Harbison helped Clemson to a top 25 ranking and the ACC Atlantic Division title in 2009. That season, Clemson had 21 interceptions, the fifth-most in school history and tied for fifth-most in the nation, and finished seventh in the nation in pass defense.

Before going to Clemson, he spent two seasons at Mississippi State (2007-08), the second of which he worked as defensive coordinator while also coaching safeties. Harbison had two different tenures as an assistant at Alabama (1998-2000, 2003-06), where he coached the Crimson Tide's defensive backs in his initial stay and helped Alabama to the 1999 SEC Championship and appearances in the 1998 Music City Bowl and the 2000 Orange Bowl. Two of his pupils, Fernando Bryant (1999) and Tony Dixon (2000), were taken in the first and second rounds of the NFL Draft, respectively. In his second stint with the Crimson Tide, Harbison worked with the wide receivers and helped Alabama to three bowl appearances.

Between the Alabama assignments, Harbison coached defensive backs at LSU (2001-02) under head coach Nick Saban and helped the Tigers win the 2001 SEC Championship and play in the 2002 Sugar Bowl and 2003 Cotton Bowl. Corey Webster, who played his first season as a cornerback under Harbison, finished second on the school's all-time career interceptions list.
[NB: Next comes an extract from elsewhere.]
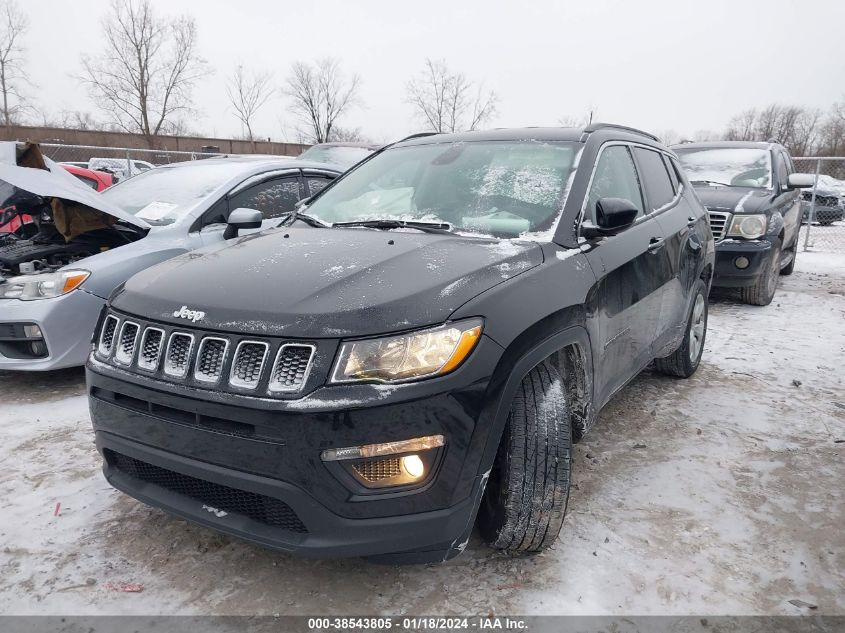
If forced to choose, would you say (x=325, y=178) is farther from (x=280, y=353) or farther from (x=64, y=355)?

He served as defensive backs coach in his first stop at Clemson (1995-97) as the Tigers played in three consecutive bowl games. At Clemson, Harbison mentored 2018 Hall of Fame inductee and nine-time Pro Bowl selection Brian Dawkins, helping him earn All-America honors while also leading the ACC in interceptions in 1995.

Harbison also coached the secondary at UTEP (1994) and twice worked at his alma mater, Gardner-Webb, coaching wide receivers (1992-93) and defensive backs (1984-85). In addition to his collegiate coaching experience, Harbison worked in both the Arena Football League as defensive coordinator with the Charlotte Rage (1993), and in the World League of American Football with the Raleigh-Durham Skyhawks in 1991 as defensive backs coach.

===Arizona Cardinals===
On February 14, 2018, Harbison was hired by the Arizona Cardinals as their assistant defensive backs coach.

==Personal life==
Harbison graduated with a bachelor's degree in business administration from Gardner–Webb University in 1995. He is married to the former Tammy McCluney, and they have four children (Charlie, Stedman, Masai, Msiba).